Çocukça Bir Zamansızlık

Herhalde 5 yaşındaydım. Yeni bir eve taşınmıştık. Anaokuluna gidiyordum. Yeni evimiz biraz uzak olduğundan mı, arkadaşlarım hep servisle gidiyor da özenip ağladım diye mi bilmem servisle gidip gelmeye başlamıştım okula.

Hayal meyal hatırlıyorum ben. Ama hatırlıyorum o günü. Servisin işi olduğu için ailelere bizi onların alması gerektiğini söyleyerek şehir dışına çıkmış. Canım annem ise o gün beni okulda unutmuştu. Çok travmatik bir şey değil hayatımda ama zaman zaman o günkü gibi hissediyorum kendimi. Herkes ailesiyle evine gidiyor ve ben sırtımda küçücük çantam öylece izliyorum onları... Herkes yaşayıp gidiyor ve ben içimde küçücük yüreğimle öylece izliyorum onları. Yaşamıyorum da dışarıdan öylece izliyorum sanki. Bir pencerenin ardından...
------------------------------------------------------------
_Görevler_.
1/ Okulda unutulan günü anlatan metinde "izliyorum" sözcüğünün geçtiği bütün cümleleri sırasıyla yazın.
2/ Anaokulunda unutulma anısını anlatan metni, son cümlesinden sonra gelecek biçimde sürdürün.
Buradaki veriler metinle hiçbir şekilde bağlantılı değildir.

_Gösterilen Veriler_.
------------------------------------------------------------
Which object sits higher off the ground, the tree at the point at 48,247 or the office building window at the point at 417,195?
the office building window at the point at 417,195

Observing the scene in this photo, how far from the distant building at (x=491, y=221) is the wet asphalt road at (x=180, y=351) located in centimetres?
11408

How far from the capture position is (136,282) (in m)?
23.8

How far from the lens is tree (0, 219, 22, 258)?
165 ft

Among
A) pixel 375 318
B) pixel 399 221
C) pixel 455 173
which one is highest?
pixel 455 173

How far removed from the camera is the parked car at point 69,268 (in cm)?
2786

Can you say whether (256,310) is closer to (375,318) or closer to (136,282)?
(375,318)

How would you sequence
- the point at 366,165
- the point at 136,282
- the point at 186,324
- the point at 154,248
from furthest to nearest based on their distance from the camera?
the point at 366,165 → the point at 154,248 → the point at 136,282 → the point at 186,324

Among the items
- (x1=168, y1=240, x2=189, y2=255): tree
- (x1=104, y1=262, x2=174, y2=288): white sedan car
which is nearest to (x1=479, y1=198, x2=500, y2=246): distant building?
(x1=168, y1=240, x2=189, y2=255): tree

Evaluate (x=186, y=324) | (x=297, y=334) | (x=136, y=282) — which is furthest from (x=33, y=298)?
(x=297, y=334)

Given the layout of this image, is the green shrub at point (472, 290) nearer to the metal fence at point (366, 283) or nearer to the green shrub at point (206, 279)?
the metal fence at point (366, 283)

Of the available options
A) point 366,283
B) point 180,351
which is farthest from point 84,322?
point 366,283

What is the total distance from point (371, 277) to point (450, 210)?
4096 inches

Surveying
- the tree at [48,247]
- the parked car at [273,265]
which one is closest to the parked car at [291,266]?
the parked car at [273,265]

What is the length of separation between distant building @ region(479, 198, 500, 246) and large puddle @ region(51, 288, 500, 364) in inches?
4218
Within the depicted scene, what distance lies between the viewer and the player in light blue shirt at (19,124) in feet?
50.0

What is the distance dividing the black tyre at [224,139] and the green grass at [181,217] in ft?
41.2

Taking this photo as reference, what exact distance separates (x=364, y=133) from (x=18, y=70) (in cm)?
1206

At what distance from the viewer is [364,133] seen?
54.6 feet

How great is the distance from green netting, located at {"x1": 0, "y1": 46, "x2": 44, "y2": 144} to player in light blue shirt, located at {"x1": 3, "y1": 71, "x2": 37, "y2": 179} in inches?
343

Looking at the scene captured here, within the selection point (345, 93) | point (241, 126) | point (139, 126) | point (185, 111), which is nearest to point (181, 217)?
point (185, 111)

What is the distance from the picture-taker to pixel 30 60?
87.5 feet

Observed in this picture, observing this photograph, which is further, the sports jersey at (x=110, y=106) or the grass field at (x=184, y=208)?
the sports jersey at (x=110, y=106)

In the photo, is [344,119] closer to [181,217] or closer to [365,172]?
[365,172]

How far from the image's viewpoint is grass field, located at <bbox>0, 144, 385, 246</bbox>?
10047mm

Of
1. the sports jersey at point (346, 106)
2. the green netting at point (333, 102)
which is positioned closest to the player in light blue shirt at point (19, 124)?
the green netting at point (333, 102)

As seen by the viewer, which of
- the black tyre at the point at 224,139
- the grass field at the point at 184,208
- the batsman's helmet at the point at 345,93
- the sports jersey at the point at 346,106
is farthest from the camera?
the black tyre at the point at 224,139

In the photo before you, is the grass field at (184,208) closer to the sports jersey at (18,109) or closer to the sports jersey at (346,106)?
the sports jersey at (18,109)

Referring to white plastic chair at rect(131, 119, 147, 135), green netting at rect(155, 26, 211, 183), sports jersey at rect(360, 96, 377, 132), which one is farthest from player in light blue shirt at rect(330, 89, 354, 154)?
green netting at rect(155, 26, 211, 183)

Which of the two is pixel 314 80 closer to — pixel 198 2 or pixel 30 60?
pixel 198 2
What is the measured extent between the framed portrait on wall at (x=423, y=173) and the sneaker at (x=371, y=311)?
------------------------------------------------------------
_Son Yanıtlar_.
1/
1. "Herkes ailesiyle evine gidiyor ve ben sırtımda küçücük çantam öylece izliyorum onları..."
2. "Herkes yaşayıp gidiyor ve ben içimde küçücük yüreğimle öylece izliyorum onları."
3. "Yaşamıyorum da dışarıdan öylece izliyorum sanki."

2/
Sanki zaman etrafımdaki her şeyi almış, taşınmış başka bir çağa da ben bomboş bir zamansızlıkta öylece kalakalmışım. Kırmızı hırkam ve kıvır kıvır saçlarımla. Hani tarak girmeyen.... Zaman, mekan her şey çekip gitmiş, beni unutmuşlar bembeyaz bir fonun ortasında....

Belki de o yüzden okulda unutuluşumu ne zaman hatırlasam hemen ardından birbirinin aynı on altı binadan oluşan yeni mahallemizde yanlış binaya girip kapıyı bir başkası açınca annemlerin beni bırakıp taşındıklarını sanmamı hatırlarım....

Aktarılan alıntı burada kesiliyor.